Claims 1-4, 6, 8-13 and 15 are rejected under 35 U.S.C. 103(a) as being unpatentable over Sörstrand et al., “Generative AI Applied to Technology Strategy-Using Open-source Large Language Models In an Agentic Way” (Sörstrand), in view of Huang, Pub. No.: US 2026/0127192 A1 (Huang).
Claim 1. Sörstrand discloses:
A retrieval augmented generation (RAG) computing module for generating an enhanced response to a user query, the module comprising: a processing unit; and a non-transitory media readable by the processing unit, the media storing instructions that when executed by the processing unit causes the processing unit to:
retrieve a plurality of documents from a database; (large documents are retrieved for chunking: sec. 2.3.2, “Unlike the single-level document splitting described in Section 2.3.1, the Parent Document Retriever introduces a two-tiered splitting mechanism, as seen in Figure 2.3. Initially, large documents are divided into what are termed “parent documents”. For instance, a multi-paged document might be divided into individual pages, each considered a parent document. These parent documents are subsequently subdivided into smaller segments referred to as “child chunks”)
identify and extract relevant context from each of the retrieved documents and append the relevant context to each respective retrieved document; (sec. 2.3.2, a link from a child to its parent is a domain specific query because it is used for reaching the parent for preserving the context of the information: “Importantly, each child chunk retains a reference back to its parent document, preserving the context of the information”)
apply a two-layer chunking process to each of the retrieved documents to generate a plurality of document chunks, wherein each of the document chunks include the appended domain-specific query and a relevant context associated with the retrieved document from which the document chunks were generated; (sec. 2.3.2, “Unlike the single-level document splitting described in Section 2.3.1, the Parent Document Retriever introduces a two-tiered splitting mechanism, as seen in Figure 2.3. Initially, large documents are divided into what are termed “parent documents”. For instance, a multi-paged document might be divided into individual pages, each considered a parent document. These parent documents are subsequently subdivided into smaller segments referred to as “child chunks”)
convert each of the document chunks into vector embeddings using an embedding model, and store the vector embeddings in a vector database; (“Each child chunk is embedded using a text embedding model that encodes the semantic meanings into the vectors”)

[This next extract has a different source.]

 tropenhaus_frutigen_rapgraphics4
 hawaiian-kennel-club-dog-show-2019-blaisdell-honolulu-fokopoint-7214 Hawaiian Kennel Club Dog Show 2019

retrieve vector embeddings from the vector database that have similarity scores above a predetermined score, wherein a similarity score of each vector embedding is determined based on a measure of similarity between the vector embedding and a vector representation of the user query; (sec. 2.3.2, “During the retrieval phase, the process diverges from typical RAG methods by conducting the similarity search at the level of the child chunks rather than the parent documents. However, instead of returning the child chunks directly, the method retrieves the entire parent document of the highest-ranking child chunks. This strategy enhances the search’s precision by focusing on the most relevant and detailed part of text while still delivering comprehensive information by returning the full parent document”)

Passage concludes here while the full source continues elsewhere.